A maior tragédia que pode atingir o cristianismo é a de que possa matar a voz dos profetas; que o clero se sinta dono exclusivo da vinha do Senhor e que expulsemos Jesus da sua própria igreja ao abafar o seu Espírito. No entanto, a história do cristianismo tem mostrado que se a Igreja de Jesus não corresponder às esperanças que nela as colocou o seu Senhor, Deus abrirá novos caminhos de salvação por meio de outros povos que produzam frutos na sua vinha.
O Reino de Deus é de Deus e de mais ninguém. Não pertence à hierarquia eclesiástica e nem ao mundo controvertido dos teólogos e especialistas em ciências da religião. O Reino de Deus está no povo que produz frutos de justiça, compaixão e defesa dos mais necessitados: “É por meio da prática daquilo que é bom nas suas próprias tradições religiosas, e seguindo os ditames da sua consciência, que os membros das outras religiões respondem afirmativamente ao convite de Deus e recebem a salvação em Jesus Cristo, mesmo se não o reconhecem como o seu Salvador” (Diálogo e Anúncio, 29, 1991).

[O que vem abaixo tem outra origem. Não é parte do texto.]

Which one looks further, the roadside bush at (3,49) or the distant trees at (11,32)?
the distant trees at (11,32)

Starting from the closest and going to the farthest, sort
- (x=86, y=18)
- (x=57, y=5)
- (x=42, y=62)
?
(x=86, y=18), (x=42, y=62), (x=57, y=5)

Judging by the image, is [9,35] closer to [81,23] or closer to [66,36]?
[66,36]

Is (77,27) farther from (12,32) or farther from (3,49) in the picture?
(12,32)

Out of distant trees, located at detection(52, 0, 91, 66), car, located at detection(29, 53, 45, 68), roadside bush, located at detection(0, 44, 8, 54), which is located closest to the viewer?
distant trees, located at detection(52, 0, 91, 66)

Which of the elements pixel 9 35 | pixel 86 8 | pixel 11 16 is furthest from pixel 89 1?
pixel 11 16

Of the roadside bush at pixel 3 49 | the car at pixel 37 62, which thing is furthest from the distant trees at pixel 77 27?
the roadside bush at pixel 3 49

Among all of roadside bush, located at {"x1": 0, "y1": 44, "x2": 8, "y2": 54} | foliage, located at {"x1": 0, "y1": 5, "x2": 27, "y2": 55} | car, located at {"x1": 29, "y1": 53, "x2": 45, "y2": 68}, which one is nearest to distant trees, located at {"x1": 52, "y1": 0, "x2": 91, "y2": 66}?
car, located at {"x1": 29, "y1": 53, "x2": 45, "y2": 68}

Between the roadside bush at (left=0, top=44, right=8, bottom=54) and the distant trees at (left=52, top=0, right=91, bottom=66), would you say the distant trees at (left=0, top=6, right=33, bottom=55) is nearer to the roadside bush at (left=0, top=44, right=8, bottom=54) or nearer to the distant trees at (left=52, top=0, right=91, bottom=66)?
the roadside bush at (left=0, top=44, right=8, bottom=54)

Apesar de tudo, sempre fica um resíduo fiel e santo: “Assim também agora, em nossos dias, subsiste um resto, por livre escolha da graça” (Rm 11,5). Meditemos as palavras do poeta Drummond sobre o resto que permanece: “Mas de tudo, terrível, fica um pouco. E sob as labaredas e sob o sarcasmo, e sob a gosma e sob o vômito, e sob as bibliotecas, os asilos, as igrejas triunfantes, e sob os gonzos da família e da classe, fica sempre um pouco de tudo. Às vezes um botão. Às vezes um rato” (Resíduo).
CONTEMPLAR
A Parábola da Vinha, Anônimo, ilustração da Speculum Humanae Salvationis (manuscrito Den Haag, MMW, 10 B 34), 1450 c., Museum Meermanno Westreenianum, Colonia, Alemanha.